Information supplied:
========================================================================
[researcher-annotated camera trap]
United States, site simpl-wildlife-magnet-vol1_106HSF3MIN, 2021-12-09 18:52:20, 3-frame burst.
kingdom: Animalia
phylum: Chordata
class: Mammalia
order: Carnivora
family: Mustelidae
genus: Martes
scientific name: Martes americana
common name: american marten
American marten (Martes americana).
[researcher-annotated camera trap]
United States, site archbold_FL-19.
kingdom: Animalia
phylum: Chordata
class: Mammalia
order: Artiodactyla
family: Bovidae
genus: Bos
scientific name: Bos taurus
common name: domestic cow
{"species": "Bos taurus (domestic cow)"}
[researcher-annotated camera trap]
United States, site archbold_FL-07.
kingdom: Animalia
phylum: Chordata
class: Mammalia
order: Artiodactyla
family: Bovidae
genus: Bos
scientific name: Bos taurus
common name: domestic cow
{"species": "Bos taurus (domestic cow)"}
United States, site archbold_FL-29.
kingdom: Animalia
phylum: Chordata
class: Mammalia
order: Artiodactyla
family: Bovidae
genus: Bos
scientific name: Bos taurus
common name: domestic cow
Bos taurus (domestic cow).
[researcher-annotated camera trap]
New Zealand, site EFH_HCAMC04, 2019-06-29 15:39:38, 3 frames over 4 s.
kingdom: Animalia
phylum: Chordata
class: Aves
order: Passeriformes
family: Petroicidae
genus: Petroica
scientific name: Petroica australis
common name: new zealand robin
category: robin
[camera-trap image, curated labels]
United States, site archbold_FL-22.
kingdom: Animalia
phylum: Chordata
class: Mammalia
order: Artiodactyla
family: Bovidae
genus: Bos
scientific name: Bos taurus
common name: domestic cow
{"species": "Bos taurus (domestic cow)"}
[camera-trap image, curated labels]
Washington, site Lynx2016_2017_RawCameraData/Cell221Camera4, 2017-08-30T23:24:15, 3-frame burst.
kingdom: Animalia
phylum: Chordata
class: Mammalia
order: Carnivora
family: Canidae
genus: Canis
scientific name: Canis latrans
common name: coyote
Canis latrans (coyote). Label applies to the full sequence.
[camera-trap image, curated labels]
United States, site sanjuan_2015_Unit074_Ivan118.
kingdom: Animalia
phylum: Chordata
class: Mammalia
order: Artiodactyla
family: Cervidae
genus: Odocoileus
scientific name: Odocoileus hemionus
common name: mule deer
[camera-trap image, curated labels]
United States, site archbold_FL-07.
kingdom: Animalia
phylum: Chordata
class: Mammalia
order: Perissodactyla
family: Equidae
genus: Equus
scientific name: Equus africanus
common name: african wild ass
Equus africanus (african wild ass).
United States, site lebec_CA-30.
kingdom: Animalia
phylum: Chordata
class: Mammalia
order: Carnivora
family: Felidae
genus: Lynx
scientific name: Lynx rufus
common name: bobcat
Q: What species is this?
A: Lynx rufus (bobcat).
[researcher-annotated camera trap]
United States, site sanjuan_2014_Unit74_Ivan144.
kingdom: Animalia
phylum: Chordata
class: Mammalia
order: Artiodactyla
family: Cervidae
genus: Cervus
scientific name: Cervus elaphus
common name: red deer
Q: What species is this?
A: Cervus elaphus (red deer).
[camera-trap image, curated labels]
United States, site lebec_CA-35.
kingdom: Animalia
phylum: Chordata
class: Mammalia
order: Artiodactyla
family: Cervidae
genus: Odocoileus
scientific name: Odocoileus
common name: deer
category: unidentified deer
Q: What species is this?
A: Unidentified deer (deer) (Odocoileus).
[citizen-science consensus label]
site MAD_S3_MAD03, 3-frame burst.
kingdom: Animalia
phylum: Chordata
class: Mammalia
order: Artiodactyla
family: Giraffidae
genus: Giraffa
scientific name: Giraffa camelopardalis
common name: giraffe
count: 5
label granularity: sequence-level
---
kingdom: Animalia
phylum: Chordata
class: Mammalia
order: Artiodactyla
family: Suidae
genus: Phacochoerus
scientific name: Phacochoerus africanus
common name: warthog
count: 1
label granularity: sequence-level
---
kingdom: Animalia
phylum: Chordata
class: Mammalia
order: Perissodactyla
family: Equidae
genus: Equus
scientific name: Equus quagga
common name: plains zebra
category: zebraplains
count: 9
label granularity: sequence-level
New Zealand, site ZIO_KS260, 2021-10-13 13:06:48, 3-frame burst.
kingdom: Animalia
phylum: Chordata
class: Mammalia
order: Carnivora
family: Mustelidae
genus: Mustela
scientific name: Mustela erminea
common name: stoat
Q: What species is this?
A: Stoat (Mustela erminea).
========================================================================
How to complete this task:
Repeat the entries above verbatim.

Solution to the exercise:
[researcher-annotated camera trap]
United States, site simpl-wildlife-magnet-vol1_106HSF3MIN, 2021-12-09 18:52:20, 3-frame burst.
kingdom: Animalia
phylum: Chordata
class: Mammalia
order: Carnivora
family: Mustelidae
genus: Martes
scientific name: Martes americana
common name: american marten
American marten (Martes americana).
[researcher-annotated camera trap]
United States, site archbold_FL-19.
kingdom: Animalia
phylum: Chordata
class: Mammalia
order: Artiodactyla
family: Bovidae
genus: Bos
scientific name: Bos taurus
common name: domestic cow
{"species": "Bos taurus (domestic cow)"}
[researcher-annotated camera trap]
United States, site archbold_FL-07.
kingdom: Animalia
phylum: Chordata
class: Mammalia
order: Artiodactyla
family: Bovidae
genus: Bos
scientific name: Bos taurus
common name: domestic cow
{"species": "Bos taurus (domestic cow)"}
United States, site archbold_FL-29.
kingdom: Animalia
phylum: Chordata
class: Mammalia
order: Artiodactyla
family: Bovidae
genus: Bos
scientific name: Bos taurus
common name: domestic cow
Bos taurus (domestic cow).
[researcher-annotated camera trap]
New Zealand, site EFH_HCAMC04, 2019-06-29 15:39:38, 3 frames over 4 s.
kingdom: Animalia
phylum: Chordata
class: Aves
order: Passeriformes
family: Petroicidae
genus: Petroica
scientific name: Petroica australis
common name: new zealand robin
category: robin
[camera-trap image, curated labels]
United States, site archbold_FL-22.
kingdom: Animalia
phylum: Chordata
class: Mammalia
order: Artiodactyla
family: Bovidae
genus: Bos
scientific name: Bos taurus
common name: domestic cow
{"species": "Bos taurus (domestic cow)"}
[camera-trap image, curated labels]
Washington, site Lynx2016_2017_RawCameraData/Cell221Camera4, 2017-08-30T23:24:15, 3-frame burst.
kingdom: Animalia
phylum: Chordata
class: Mammalia
order: Carnivora
family: Canidae
genus: Canis
scientific name: Canis latrans
common name: coyote
Canis latrans (coyote). Label applies to the full sequence.
[camera-trap image, curated labels]
United States, site sanjuan_2015_Unit074_Ivan118.
kingdom: Animalia
phylum: Chordata
class: Mammalia
order: Artiodactyla
family: Cervidae
genus: Odocoileus
scientific name: Odocoileus hemionus
common name: mule deer
[camera-trap image, curated labels]
United States, site archbold_FL-07.
kingdom: Animalia
phylum: Chordata
class: Mammalia
order: Perissodactyla
family: Equidae
genus: Equus
scientific name: Equus africanus
common name: african wild ass
Equus africanus (african wild ass).
United States, site lebec_CA-30.
kingdom: Animalia
phylum: Chordata
class: Mammalia
order: Carnivora
family: Felidae
genus: Lynx
scientific name: Lynx rufus
common name: bobcat
Q: What species is this?
A: Lynx rufus (bobcat).
[researcher-annotated camera trap]
United States, site sanjuan_2014_Unit74_Ivan144.
kingdom: Animalia
phylum: Chordata
class: Mammalia
order: Artiodactyla
family: Cervidae
genus: Cervus
scientific name: Cervus elaphus
common name: red deer
Q: What species is this?
A: Cervus elaphus (red deer).
[camera-trap image, curated labels]
United States, site lebec_CA-35.
kingdom: Animalia
phylum: Chordata
class: Mammalia
order: Artiodactyla
family: Cervidae
genus: Odocoileus
scientific name: Odocoileus
common name: deer
category: unidentified deer
Q: What species is this?
A: Unidentified deer (deer) (Odocoileus).
[citizen-science consensus label]
site MAD_S3_MAD03, 3-frame burst.
kingdom: Animalia
phylum: Chordata
class: Mammalia
order: Artiodactyla
family: Giraffidae
genus: Giraffa
scientific name: Giraffa camelopardalis
common name: giraffe
count: 5
label granularity: sequence-level
---
kingdom: Animalia
phylum: Chordata
class: Mammalia
order: Artiodactyla
family: Suidae
genus: Phacochoerus
scientific name: Phacochoerus africanus
common name: warthog
count: 1
label granularity: sequence-level
---
kingdom: Animalia
phylum: Chordata
class: Mammalia
order: Perissodactyla
family: Equidae
genus: Equus
scientific name: Equus quagga
common name: plains zebra
category: zebraplains
count: 9
label granularity: sequence-level
New Zealand, site ZIO_KS260, 2021-10-13 13:06:48, 3-frame burst.
kingdom: Animalia
phylum: Chordata
class: Mammalia
order: Carnivora
family: Mustelidae
genus: Mustela
scientific name: Mustela erminea
common name: stoat
Q: What species is this?
A: Stoat (Mustela erminea).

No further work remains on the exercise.